» About this task: Find the line below with "smiling young man" and the line with "Bride and Groom". Output them and the lines between, exactly, but not the pictures.

» Record set:
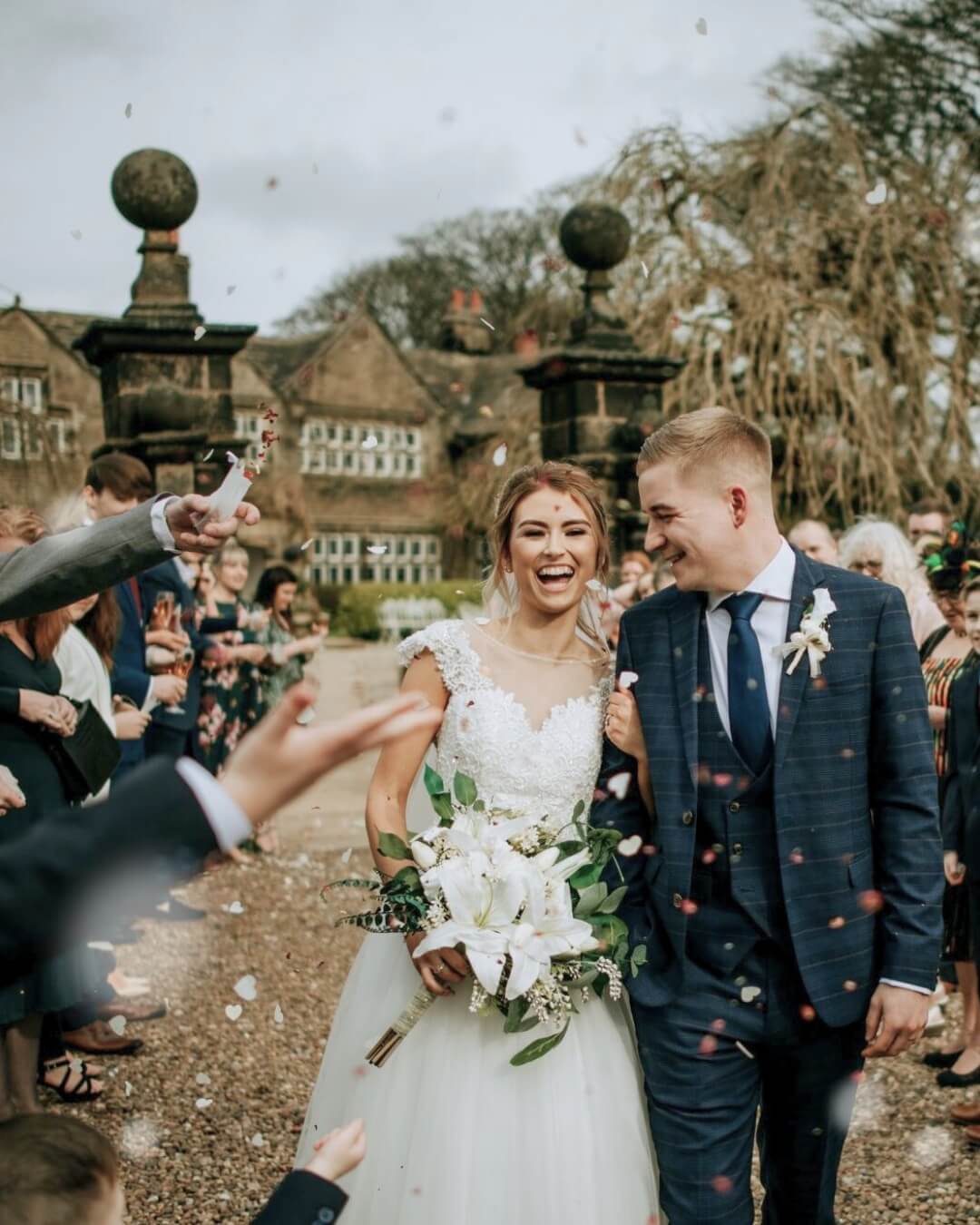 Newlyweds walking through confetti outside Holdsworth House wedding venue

* * *

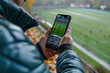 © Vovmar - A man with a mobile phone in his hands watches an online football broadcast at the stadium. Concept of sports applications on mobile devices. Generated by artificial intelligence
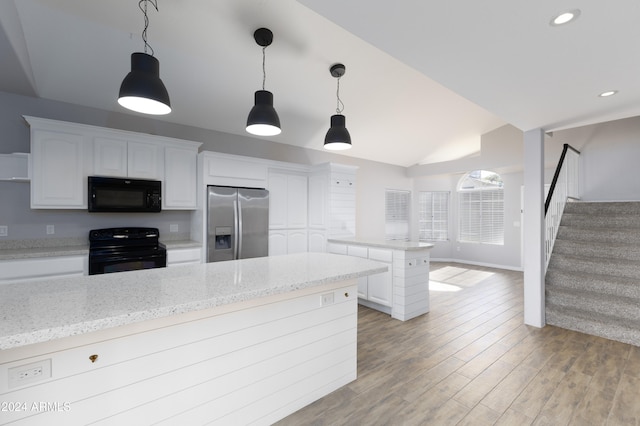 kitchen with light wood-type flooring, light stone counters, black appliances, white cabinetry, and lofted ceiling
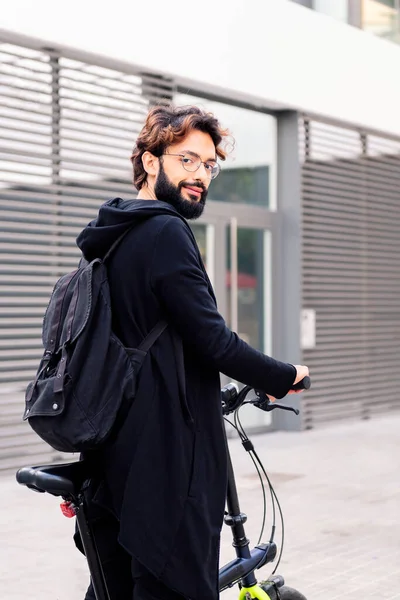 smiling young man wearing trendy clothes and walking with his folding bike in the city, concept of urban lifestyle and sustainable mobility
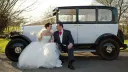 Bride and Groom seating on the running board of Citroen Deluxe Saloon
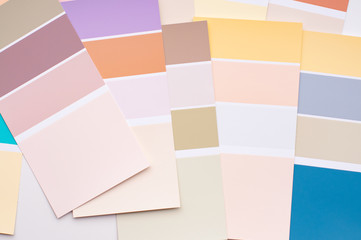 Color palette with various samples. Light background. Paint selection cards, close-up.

» Response to this task:
 smiling young man wearing trendy clothes and walking with his folding bike in the city, concept of urban lifestyle and sustainable mobility
 Bride and Groom seating on the running board of Citroen Deluxe Saloon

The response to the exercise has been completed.